When Fresh Moab Coffee roaster and owner Bob Owen visited world-renowned coffee growers at Hacienda San Pedro in Puerto Rico, he asked the fourth-generation owner and manager of the farm what his ideal workforce would be. He answered, “300 people, for five days.”
“Coffee is an extremely labor-intensive product,” Owen says.
He is roasting a fresh batch of green beans earmarked for Moonflower Community Cooperative as he relates his experiences working with growers and brokers. Three five-pound bags sit on the table, and he is eyeing the stock measuredly as he tells his story. He excuses himself – he needs to walk home and retrieve another five-pound bag of green beans to complete the order.
Any small-batch roaster or coffee shop barista can attest that their part in processing the product that is a fresh cup of coffee is not without physical requirements, but the labor Owens refers to isn’t his own.
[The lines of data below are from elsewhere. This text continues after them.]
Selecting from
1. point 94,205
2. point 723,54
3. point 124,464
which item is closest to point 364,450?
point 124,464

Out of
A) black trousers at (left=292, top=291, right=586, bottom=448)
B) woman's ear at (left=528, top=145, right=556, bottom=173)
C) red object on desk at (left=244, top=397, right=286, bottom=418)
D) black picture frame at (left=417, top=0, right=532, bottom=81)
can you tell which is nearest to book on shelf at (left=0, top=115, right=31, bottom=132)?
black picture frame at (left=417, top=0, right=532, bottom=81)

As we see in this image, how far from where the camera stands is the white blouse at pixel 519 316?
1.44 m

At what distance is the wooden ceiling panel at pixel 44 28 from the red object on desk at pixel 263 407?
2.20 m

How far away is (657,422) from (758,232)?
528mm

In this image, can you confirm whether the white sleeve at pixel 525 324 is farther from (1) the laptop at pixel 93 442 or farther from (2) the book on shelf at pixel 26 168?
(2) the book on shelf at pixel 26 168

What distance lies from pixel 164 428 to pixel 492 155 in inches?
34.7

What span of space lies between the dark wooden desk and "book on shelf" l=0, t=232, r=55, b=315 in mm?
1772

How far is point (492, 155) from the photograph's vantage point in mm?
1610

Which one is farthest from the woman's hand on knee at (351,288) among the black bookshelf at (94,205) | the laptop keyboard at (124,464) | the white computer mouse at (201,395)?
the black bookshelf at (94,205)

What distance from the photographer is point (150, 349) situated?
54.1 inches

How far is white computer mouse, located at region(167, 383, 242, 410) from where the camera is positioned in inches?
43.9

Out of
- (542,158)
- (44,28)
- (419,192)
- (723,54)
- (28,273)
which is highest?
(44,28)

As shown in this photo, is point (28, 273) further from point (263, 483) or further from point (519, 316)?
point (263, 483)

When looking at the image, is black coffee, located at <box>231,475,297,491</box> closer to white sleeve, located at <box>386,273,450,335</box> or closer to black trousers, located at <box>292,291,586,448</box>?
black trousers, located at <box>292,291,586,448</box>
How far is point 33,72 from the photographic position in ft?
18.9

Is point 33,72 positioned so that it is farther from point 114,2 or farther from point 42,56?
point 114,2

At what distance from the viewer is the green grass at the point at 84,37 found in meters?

Five or six years before a coffee bean hits his roaster, a cherry is planted somewhere near the equator, often on a family farm of five to seven acres. Six to nine months after the mature tree blossoms for the first time, the coffee begins to grow and ripen into a red cherry-like fruit. Depending on the age and size of the farm, one complete harvest can require six to seven cycles of picking, culling and cleaning.
Every six to eight weeks, Fresh Moab Coffee receives a delivery of a pallet with as much as 1200 pounds of coffee beans sourced from different regions and farms, fresh from the Royal Coffee warehouse in California. If that sounds like a lot of beans, imagine this: the shipping container each type of bean came from may have carried as many as 250, 150-pound bags - of just one type of bean, from one farm.
When Owens pours a bag of green coffee beans into the roaster, he says he is aware that each bean popping and cracking its way to perfect readiness came to him by way of human care and labor. It’s important to him to take care not to burn the beans, or over-produce and end up with more stock than people will be able to buy while it’s fresh.
His enjoyment of roasting comes from being part of a chain of service that ultimately ends in an extremely high-quality moment of pleasure created by the coffee ritual experienced at home or in the coffee shop, he says. “I honor the labor that went into getting the bean to me by taking care of it at this point in the process.”
When the final batch is roasted, he carefully portions the five-pound bags into one-pound bags labeled for retail sale and ready to walk over to Moonflower Community Cooperative, a well-stocked natural foods market where Fresh Moab Coffee is a best-seller.
He recently installed a new coffee machine in the cooperative’s deli. Alongside the state-of-the-art percolator is a grinder, and every cup comes from a freshly-ground batch of coffee roasted within a few days of serving to a happy customer.
“That’s what it’s really about, all of this,” he says, glancing at the roaster and around his shop. “It’s about you.”